Notizie generali sul culto di s. P. (con brevi cenni agli episodi dei Dialogi di s. Gregorio Magno) si hanno in: Mabillon, Annales, I, pp. 38, 90-93; id., Acta, I, pp. 42-76; A. Amari, Storia dei Musulmani in Sicilia, I, Firenze 1854, pp. 100-102 (Catania 19332, pp. 219-222); Acta SS. Octobris, III, Parigi 1866, pp. 65-147 (l’ampia dissertazione è del De Bue); W. Wattenbach, Deuschlands Geschichtsquellen, II, Berlino 18946, p. 237; U. Berlière, Le culte de S. Placide, in Revue bénédictine, XXXIII (1921), pp. 19-45 (ancora fondamentale); Zimmermann, III, pp. 138-40; IV, p. 92; L. T. White, Latin monasticism in Norman Sicily, Cambridge 1938, pp. 8-10: I. Müller, Barocke Hymnen auf die hll. Placidus und Sigibert, in Revue d'histoire eccl. suisse, XL (1946), pp. 23540; Ph. Schmitz, Histoire de l’Ordre de St. Benoît, I, Maredsous 19482, pp. 38-74; Vies des Saints, X, pp. 119- 22 (con ampia bibl.); I. Cecchetti, in Enc. Catt., IX, col. 1597; P. Cousin, Précis d'histoire monastique, s. 1., s. d. [1959], p. 146; A. Lentini, Sull’Ufficio dei SS. Mauro e Placido nel calendario benedettino, in Rivista Liturgica, XLIX (1962), pp. 285-88; P. Minutoli, Vita di s. Placido discepolo di san Benedetto, martirizzato in Messina l'anno 541, Messina 1962 (opera divulgativa della leggenda del martirio); A. Amore, Note agiografiche sul Calendario perpetuo della Chiesa universale, in Antonianum, XXXIX (1964), pp. 49-51; R. Grégoire, Prières liturgiques médiévales en l’honneur de S. Benoît, de Ste Scolastique et de S. Maur, in Analecta Monastica, 7° ser. (= Studia Anselmiana, 54), Roma 1965, pp. 47, 55, 70, 72.

 

Giorgio Picasso

 

Iconografia. La vita e la leggenda di Placido, con i particolari reali dell’esistenza del monaco benedettino e quelli aggiunti dalle narrazioni successive si rilevano dalla varia e ricca iconografia del santo, che viene assai spesso associata, a s. Benedetto e a s. Mauro. Accanto a s. Benedetto, che siede in trono circondato dai santi dell’Ordine, lo vediamo in una miniatura della scuola dell’Orcagna nella Collezione Holford di Londra, e in una serie delle scene della vita di s. Benedetto stesso negli affreschi di Spinello Aretino (sec. XIV) in S. Miniato a Firenze, negli affreschi di scuola toscana del XV sec. a Badia di Passignano, negli affreschi del Chiostro degli aranci nella Badia di Firenze, nella predella di Lorenzo Monaco agli Uffizi, negli affreschi di Luca Signorelli a Monte Oliveto maggiore.

MATERIALE FORNITO:
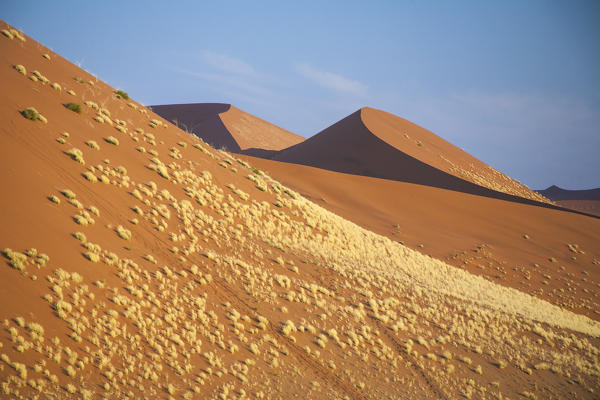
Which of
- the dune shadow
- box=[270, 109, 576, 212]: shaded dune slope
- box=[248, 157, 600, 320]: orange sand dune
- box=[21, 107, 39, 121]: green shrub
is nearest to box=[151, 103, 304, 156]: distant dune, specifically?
box=[270, 109, 576, 212]: shaded dune slope

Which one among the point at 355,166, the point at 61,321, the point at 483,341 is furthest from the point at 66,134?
the point at 355,166

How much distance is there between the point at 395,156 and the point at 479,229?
22157 millimetres

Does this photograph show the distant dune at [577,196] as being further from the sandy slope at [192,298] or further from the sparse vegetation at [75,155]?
the sparse vegetation at [75,155]

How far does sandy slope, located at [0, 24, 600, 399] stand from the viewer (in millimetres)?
10148

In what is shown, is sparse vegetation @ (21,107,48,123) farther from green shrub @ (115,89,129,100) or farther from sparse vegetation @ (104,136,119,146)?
green shrub @ (115,89,129,100)

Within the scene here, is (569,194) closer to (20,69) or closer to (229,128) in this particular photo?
(229,128)

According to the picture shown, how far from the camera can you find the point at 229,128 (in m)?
102

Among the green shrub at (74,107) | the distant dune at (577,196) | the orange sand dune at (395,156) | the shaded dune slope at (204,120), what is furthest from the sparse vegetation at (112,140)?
the distant dune at (577,196)

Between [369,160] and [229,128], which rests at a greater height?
[369,160]

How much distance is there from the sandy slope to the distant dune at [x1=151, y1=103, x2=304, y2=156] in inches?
2629

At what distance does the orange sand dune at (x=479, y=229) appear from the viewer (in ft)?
102

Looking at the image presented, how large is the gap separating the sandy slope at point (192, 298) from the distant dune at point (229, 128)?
6676 cm

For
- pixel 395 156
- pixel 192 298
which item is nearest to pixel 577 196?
pixel 395 156

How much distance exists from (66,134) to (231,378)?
12.6 meters
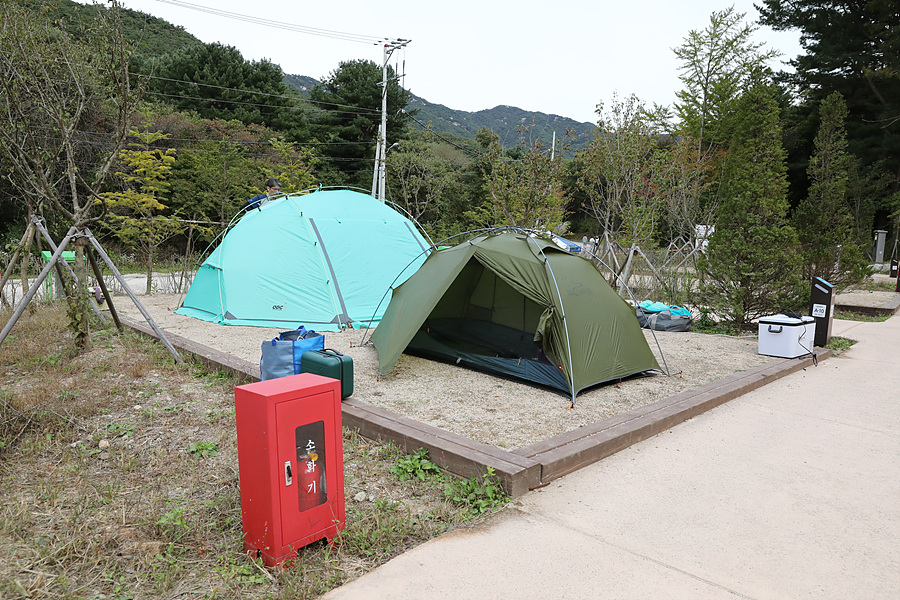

ESERCIZI DA SVOLGERE:
1 - Rispondi a queste domande sul testo su san Placido.
(a) Chi è l'autore degli affreschi trecenteschi in S. Miniato a Firenze?
(b) In quale rivista è uscito lo studio di U. Berlière sul culto di s. Placido?
(c) Dove si trovano gli affreschi di Luca Signorelli?
2 - Riproduci il passo del testo su san Placido a partire da "Iconografia. La vita" e proseguendo fino a "Monte Oliveto maggiore.".

RISPOSTE FORNITE:
1 -
(a) Spinello Aretino.
(b) Nella Revue bénédictine.
(c) A Monte Oliveto maggiore.

2 -
Iconografia. La vita e la leggenda di Placido, con i particolari reali dell’esistenza del monaco benedettino e quelli aggiunti dalle narrazioni successive si rilevano dalla varia e ricca iconografia del santo, che viene assai spesso associata, a s. Benedetto e a s. Mauro. Accanto a s. Benedetto, che siede in trono circondato dai santi dell’Ordine, lo vediamo in una miniatura della scuola dell’Orcagna nella Collezione Holford di Londra, e in una serie delle scene della vita di s. Benedetto stesso negli affreschi di Spinello Aretino (sec. XIV) in S. Miniato a Firenze, negli affreschi di scuola toscana del XV sec. a Badia di Passignano, negli affreschi del Chiostro degli aranci nella Badia di Firenze, nella predella di Lorenzo Monaco agli Uffizi, negli affreschi di Luca Signorelli a Monte Oliveto maggiore.